Outre le fait que la politique migratoire ayant cours en Guyane ne remplit pas, dans les faits l’objectif annoncé de lutte contre l’immigration importante, elle se révèle fortement attentatoire des droits des migrants. De façon plus sournoise, elle installe un sentiment grandissant d’acceptation généralisée du sort des migrants. Car si les chiffres avancés par la police aux frontières sont a priori importants, cette frénésie de reconduite semble être paradoxalement bien intégrée dans le paysage guyanais.
La rapidité et l’inutilité des reconduites banalisent fortement les allers et retours des migrants reconduits et les rendent ainsi largement « acceptables ».
Les retenus refusent bien souvent de faire valoir leurs droits ou leur protection contre la reconduite car une reconduite sous 24 heures suivie d’un retour sera, à court terme, plus satisfaisant que d’utiliser des moyens de recours qui les feraient rester plus longtemps enfermés au CRA et pour une issue incertaine.
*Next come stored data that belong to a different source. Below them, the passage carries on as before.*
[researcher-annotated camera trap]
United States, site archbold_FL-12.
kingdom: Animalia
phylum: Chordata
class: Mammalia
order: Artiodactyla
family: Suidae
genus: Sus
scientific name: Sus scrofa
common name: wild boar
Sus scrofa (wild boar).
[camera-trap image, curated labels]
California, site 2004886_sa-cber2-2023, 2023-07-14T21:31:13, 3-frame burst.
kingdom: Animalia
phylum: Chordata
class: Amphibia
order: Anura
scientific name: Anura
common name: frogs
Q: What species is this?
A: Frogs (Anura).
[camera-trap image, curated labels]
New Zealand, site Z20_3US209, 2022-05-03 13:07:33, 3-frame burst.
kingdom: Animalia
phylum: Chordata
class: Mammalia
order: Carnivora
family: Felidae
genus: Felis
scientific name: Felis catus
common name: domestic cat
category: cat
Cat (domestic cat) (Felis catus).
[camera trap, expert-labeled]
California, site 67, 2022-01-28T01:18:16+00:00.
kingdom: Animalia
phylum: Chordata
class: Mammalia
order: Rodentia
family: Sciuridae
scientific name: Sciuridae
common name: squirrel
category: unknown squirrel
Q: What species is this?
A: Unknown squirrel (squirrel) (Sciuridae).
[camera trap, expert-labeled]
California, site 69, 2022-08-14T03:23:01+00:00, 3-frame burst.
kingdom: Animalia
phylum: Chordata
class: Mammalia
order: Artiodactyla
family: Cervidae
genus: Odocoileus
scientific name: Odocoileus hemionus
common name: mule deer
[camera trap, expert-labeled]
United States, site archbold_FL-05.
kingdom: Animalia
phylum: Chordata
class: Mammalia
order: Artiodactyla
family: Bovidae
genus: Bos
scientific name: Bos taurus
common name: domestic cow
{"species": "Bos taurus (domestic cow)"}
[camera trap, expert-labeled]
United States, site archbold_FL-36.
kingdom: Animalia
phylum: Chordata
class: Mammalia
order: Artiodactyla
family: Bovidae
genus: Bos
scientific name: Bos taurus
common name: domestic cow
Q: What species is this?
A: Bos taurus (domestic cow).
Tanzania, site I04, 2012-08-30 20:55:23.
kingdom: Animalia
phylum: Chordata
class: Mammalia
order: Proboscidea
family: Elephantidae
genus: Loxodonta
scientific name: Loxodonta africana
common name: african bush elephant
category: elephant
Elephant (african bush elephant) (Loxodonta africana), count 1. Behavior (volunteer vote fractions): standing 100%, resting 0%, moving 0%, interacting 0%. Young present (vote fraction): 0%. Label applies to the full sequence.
Les services de police et de gendarmerie ainsi que la population semblent partager ce sentiment d’inutilité des moyens mis en œuvre, aux vues des retours rapides des migrants. Puisque le point de reconduite est proche et puisque le retour sur le sol français sera rapide, l’enfermement qui entoure la reconduite ainsi que la reconduite elle-même apparaissent alors sans importance.
Ainsi, l’absurdité de la politique migratoire en Guyane focalise la problématique des migrants sur la banalisation de l’enfermement ; et cela au dépend d’une prise de conscience généralisée de toute la violence de l’enfermement et du traumatisme que peut constituer une vie passée à fuir et à reconstruire, dans laquelle l’enfermement est totalement intégré.
Au-delà du non respect des droits migrants, le pire serait donc peut être que tout ceci se déroule dans l’indifférence générale.
Lucie Curet, La Cimade
Accompagnatrice juridique au CRA de Rochambeau
(janvier 2009 – juin 2010)
[1] Article L. 514-1 du Code de l’entrée et du séjour des étrangers et des demandeurs d’asile (Ceseda).
[2] Article L. 611-10 du Ceseda.
[3] Article L.511- 4 du Ceseda
[4] Rapport n° 2008-86 du 1er décembre 2008.
[5] La Semaine Guyanaise n°1338, « Étrangers illégaux de Guyane : tous les chiffres depuis 6 ans », p.11
[6] La Semaine Guyanaise n°1338, « Étrangers illégaux de Guyane : tous les chiffres depuis 6 ans », p.11
[7] Rapport n° 2008-9bis du 1er décembre 2008.